There are two stereo modes, "stereo" and "jstereo". "stereo" is just the normal independent coding of left & right channels. "jstereo" means the frames may use normal stereo, stereo, mid/side stereo or intensity stereo. FhG only seems to use intensity stereo at bitrates of 80kbs and lower. LAME does not have intensity stereo capability. In jstereo mode, the encoder has to decide for each frame if it should be encoded stereo or mid/side stereo.
mid/side stereo encodes the mid and side channels instead of left and right. It allocates more bits to the mid channel than the side channel. For signals without a lot of stereo seperation, there will be very little information in the side channel and this trick will improve bandwidth. If the left & right channels differ by a lot, then the side channel will contain a lot of information. Errors encoding this information will show up as noise in *both* the left and right channels after decoding.
The LAME mid/side switching criterion, and mid/side masking thresholds are taken from:
Johnston and Ferreira, Sum-Difference Stereo Transform Coding, Proc. IEEE ICASSP (1992) p 569-571.

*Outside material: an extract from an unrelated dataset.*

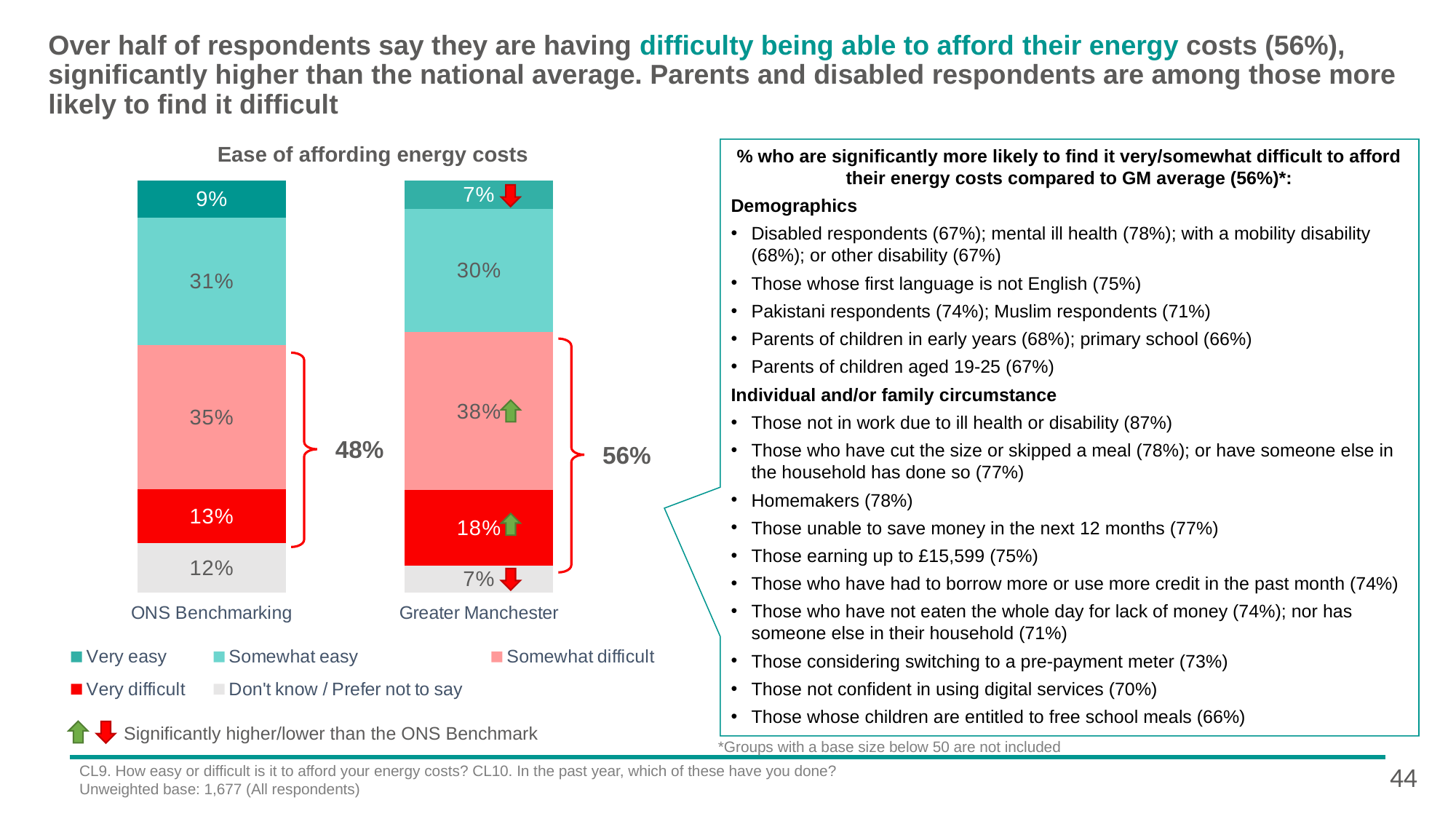
What is the difference between the 'Very difficult' values for Greater Manchester and ONS Benchmarking? 5 percentage points Which segment is the largest in the ONS Benchmarking bar? Somewhat difficult What percentage of the ONS Benchmarking respondents said it was somewhat easy to afford their energy costs? 31% Which bar has the larger 'Somewhat difficult' value, ONS Benchmarking or Greater Manchester? Greater Manchester What percentage of Greater Manchester respondents said it was very difficult to afford their energy costs? 18% What kind of chart is shown on the slide? Stacked bar chart What is the combined 'Somewhat difficult' plus 'Very difficult' share shown for Greater Manchester? 56% How many bars (categories) are shown in the chart? 2 How many series does the chart legend list? 5 What is the title of the chart? Ease of affording energy costs What is the combined 'Somewhat difficult' plus 'Very difficult' share shown for ONS Benchmarking? 48% What is the 'Very easy' value for Greater Manchester? 7%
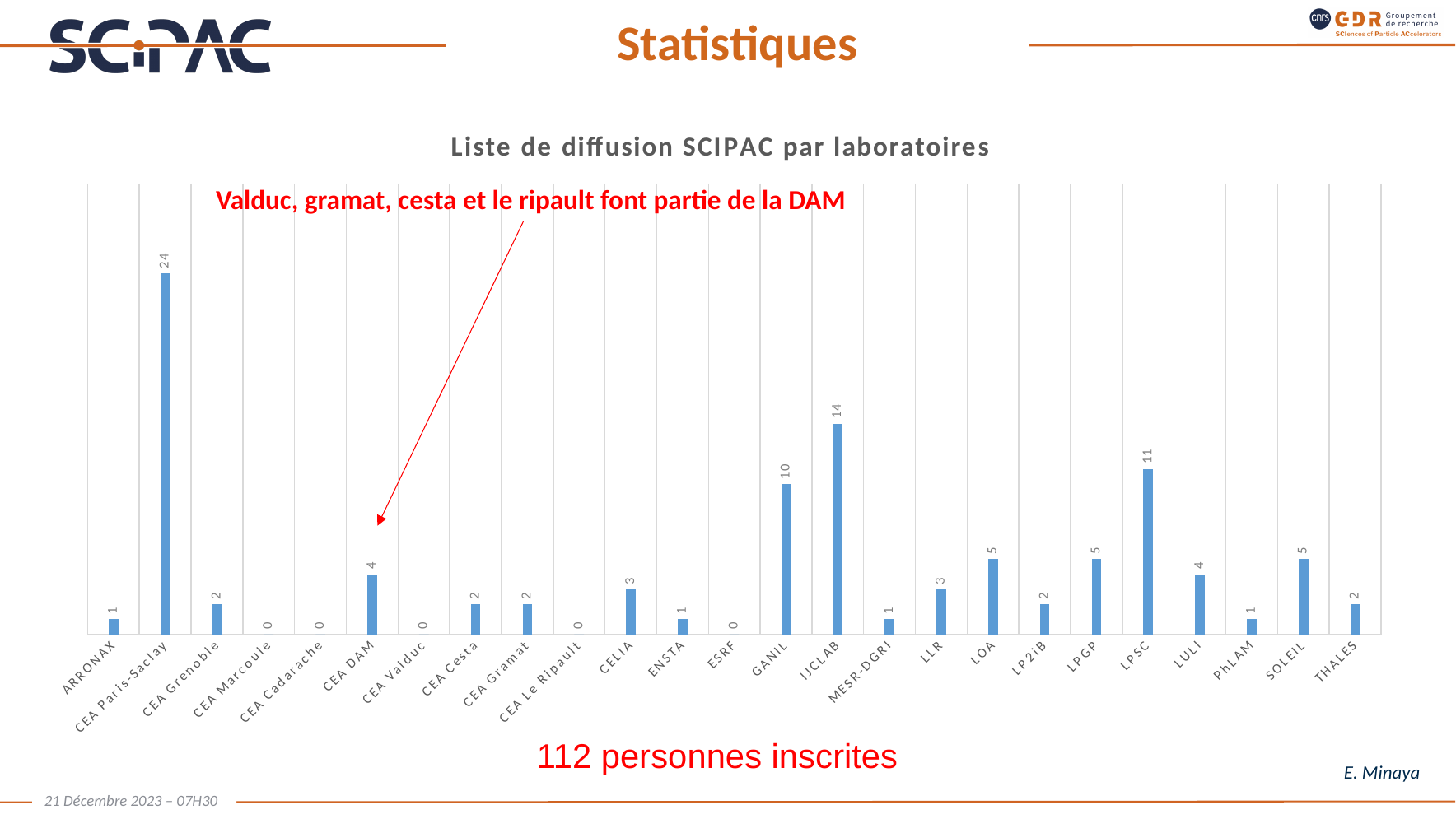
What is the value for GANIL? 10 What kind of chart is shown on the slide? Bar chart What is the value for CEA Paris-Saclay? 24 How many laboratories are shown on the x axis? 25 What is the difference between the values for CEA Paris-Saclay and IJCLAB? 10 Which laboratory has the highest value? CEA Paris-Saclay What is the value for LPSC? 11 What is the value for CEA DAM? 4 What is the value for IJCLAB? 14 What is the title of the chart? Liste de diffusion SCIPAC par laboratoires What is the difference between the values for LPSC and GANIL? 1 Which is larger, the value for LOA or the value for LULI? LOA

The MPEG AAC standard claims to use mid/side encoding based on this
paper.
I believe the idea behind this is the following: If one channel has
much less noise masking in a certain band, than masked noise in one channel
that is spread to the other channel (by mid/side stereo) may no longer
be masked. If both channels have the same masking, then the noise
spread between both channels will be equally well masked.
regular stereo frames:
Fools.wav: (1180 frames)
FhG
frames 794-805,903
new LAME
frames 794-804,870,903,967,1018
old LAME
over 500 frames used regular stereo
IfYouCould.wav: (80 frames)
FhG
44,52,61
new LAME
43,44,52,60,61 (like FhG, 2 extra)
old LAME
34,63,66,67 (completely unlike FhG)
mstest.wav: (156 frames) (from Scott Miller)
FhG:
138 frames use regular stereo
new LAME
139 frames use regular stereo
old LAME
8 frames use regular stereo
t1.wav: 160 frames (from Nils Faerber)
FhG:
40-43, 81-84, 122-125, 145-151
new LAME:
39-42, 81-84, 121-125, 149
old LAME:
constant inappropriate toggling of ms_stereo
Castanets.wav: (253 frames)
All encoders use all ms_stereo for all frames
else3.wav: 217 frames
All encoders use all ms_stereo for all frames
What's done right now? Without the -h option, LAME jstereo only
computes L & R masking thresholds. If it is encoding a non ms_stereo
frame, no problem. If it is encoding Mid & Side channels, then
we have to be a little careful. We are quantizing Mid/Side channels,
but the masking (allowed distortion) is given on L & R channels. Thus
the computation of the audible distortion has to be done on the L &
R channels too. This just involves reforming the L/R MDCT coefficients
and the de-quantized L/R coefficients, and is done in calc_noise2.